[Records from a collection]

*** Block opens ***

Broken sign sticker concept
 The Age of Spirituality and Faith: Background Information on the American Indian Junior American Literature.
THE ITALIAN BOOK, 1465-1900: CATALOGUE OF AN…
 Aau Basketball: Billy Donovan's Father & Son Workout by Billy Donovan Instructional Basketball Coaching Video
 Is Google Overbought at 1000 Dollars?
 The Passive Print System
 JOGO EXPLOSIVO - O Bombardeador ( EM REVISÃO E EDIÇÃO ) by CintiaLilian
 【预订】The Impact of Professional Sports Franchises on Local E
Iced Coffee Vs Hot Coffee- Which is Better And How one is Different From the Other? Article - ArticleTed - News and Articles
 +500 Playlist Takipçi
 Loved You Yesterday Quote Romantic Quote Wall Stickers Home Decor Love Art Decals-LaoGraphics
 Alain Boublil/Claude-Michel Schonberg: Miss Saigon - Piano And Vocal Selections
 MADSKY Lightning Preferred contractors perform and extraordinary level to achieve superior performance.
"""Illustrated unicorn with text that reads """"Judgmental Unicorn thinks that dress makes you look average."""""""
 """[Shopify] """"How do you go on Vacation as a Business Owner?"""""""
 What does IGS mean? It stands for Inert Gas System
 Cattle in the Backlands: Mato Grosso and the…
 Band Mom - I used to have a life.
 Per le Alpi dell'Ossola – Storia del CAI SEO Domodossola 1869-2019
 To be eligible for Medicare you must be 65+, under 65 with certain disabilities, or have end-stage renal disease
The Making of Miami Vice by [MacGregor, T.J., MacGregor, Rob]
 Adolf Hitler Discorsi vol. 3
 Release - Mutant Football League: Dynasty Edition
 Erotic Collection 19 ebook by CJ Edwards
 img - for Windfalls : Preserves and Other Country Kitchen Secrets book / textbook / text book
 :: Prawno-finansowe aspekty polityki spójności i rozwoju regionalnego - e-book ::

*** Block closes ***

[WHAT YOU WILL DO]: Retrieve every line above holding the word "text".

[ANSWER FOR THE TASK]:
"""Illustrated unicorn with text that reads """"Judgmental Unicorn thinks that dress makes you look average."""""""
 img - for Windfalls : Preserves and Other Country Kitchen Secrets book / textbook / text book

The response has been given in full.